=== GEGEBENER TEXT ===

Kevelaer Migrantinnen fürchten um Sprachkurse

Kevelaer · Die jungen Frauen aus Polen, dem Kosovo und vielen anderen Ländern wollen arbeiten. Dazu müssen sie Deutsch lernen. Doch die Betreuung ihrer unter einjährigen Kinder wird zum Problem: Niemand will dafür zahlen.

 Bis Ende September werden die kleinen Kinder der Migrantinnen, die bei der Caritas Deutsch lernen, während dieser Zeit professionell betreut. Doch die Finanzierung steht vor dem Aus - und die Stadt sieht sich außerstande, einzuspringen. Wie sollen die Mütter dann weiter lernen?

=== VORLIEGENDE EINTRÄGE ===

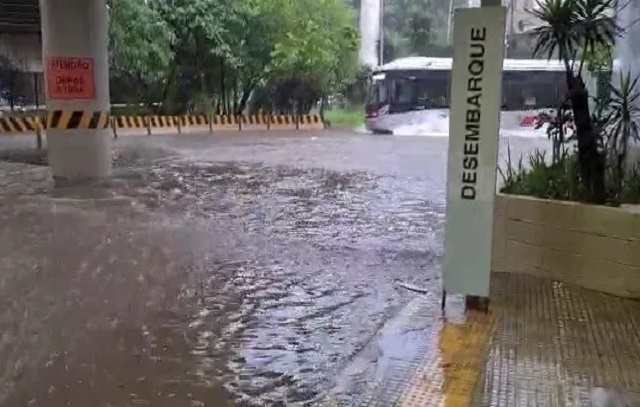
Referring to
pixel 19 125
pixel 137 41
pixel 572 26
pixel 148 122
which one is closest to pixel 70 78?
pixel 572 26

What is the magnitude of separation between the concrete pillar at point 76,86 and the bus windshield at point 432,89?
21.8 meters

===

ZIEL DER AUFGABE ::
Warum wird laut dem Bericht über die Sprachkurse in Kevelaer die Betreuung der unter einjährigen Kinder zum Problem? Antworte in ein bis drei Sätzen.

SCHRIFTLICHE ANTWORT ::
Niemand will für die Betreuung zahlen. Die Finanzierung steht vor dem Aus, und die Stadt sieht sich außerstande, einzuspringen.